:: AIM OF THE TASK ::
Take the lines in the listing below from the line with "Ecuador quiere el" up to and including the line with "tłum ludzi i nadmuchana butelka wina" and set them down exactly, skipping pictures and adding nothing.

:: RECORDS FOR PROCESSING ::
● ● ● ● ● ● ●
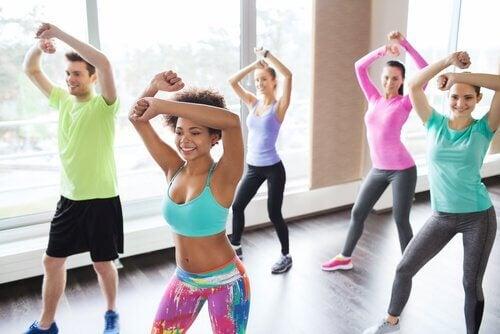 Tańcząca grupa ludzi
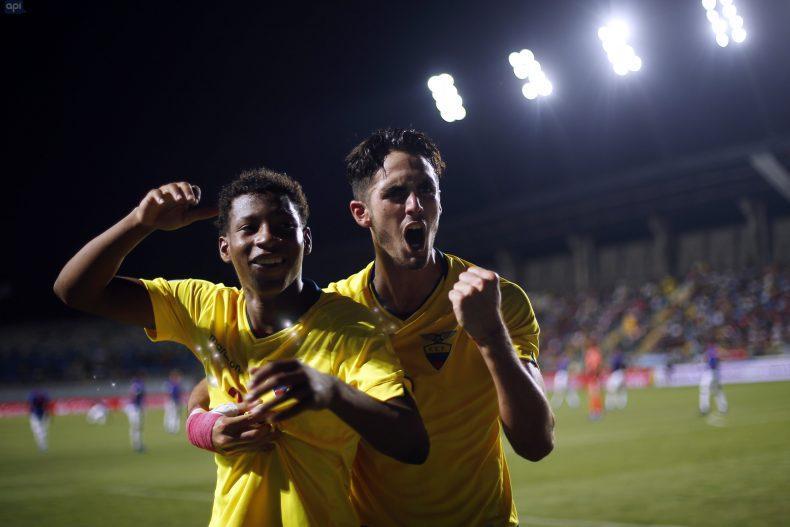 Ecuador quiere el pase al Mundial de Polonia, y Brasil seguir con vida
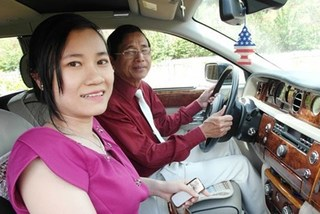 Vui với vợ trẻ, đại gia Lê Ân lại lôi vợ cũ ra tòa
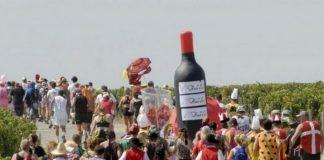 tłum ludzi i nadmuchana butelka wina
● ● ● ● ● ● ●
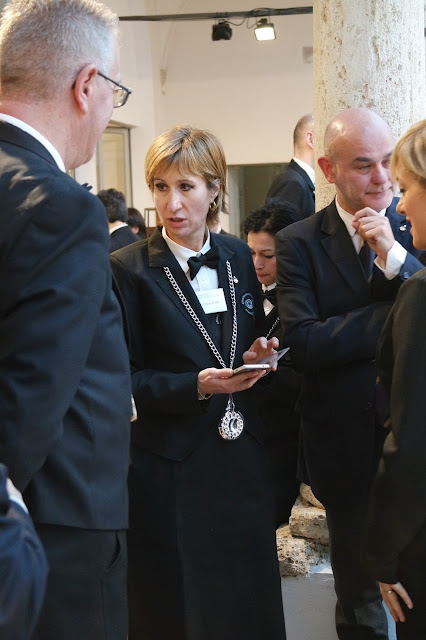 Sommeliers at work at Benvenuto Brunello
● ● ● ● ● ● ●
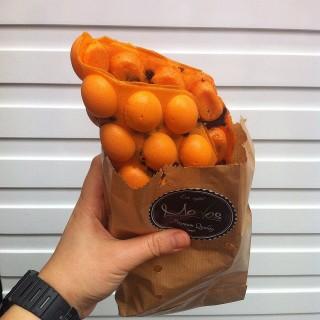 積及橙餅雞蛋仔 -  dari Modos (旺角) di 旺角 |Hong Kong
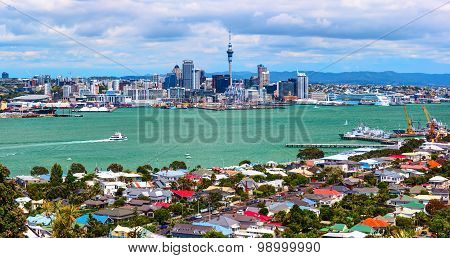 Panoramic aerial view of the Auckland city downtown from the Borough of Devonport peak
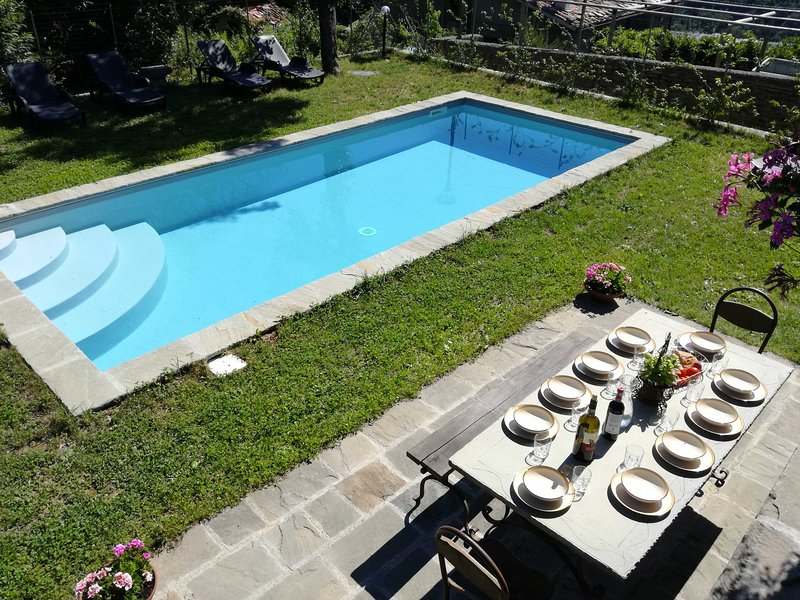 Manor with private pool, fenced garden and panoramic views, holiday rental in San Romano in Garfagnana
● ● ● ● ● ● ●
:: RESULT OF THIS TASK ::
 Ecuador quiere el pase al Mundial de Polonia, y Brasil seguir con vida
 Vui với vợ trẻ, đại gia Lê Ân lại lôi vợ cũ ra tòa
 tłum ludzi i nadmuchana butelka wina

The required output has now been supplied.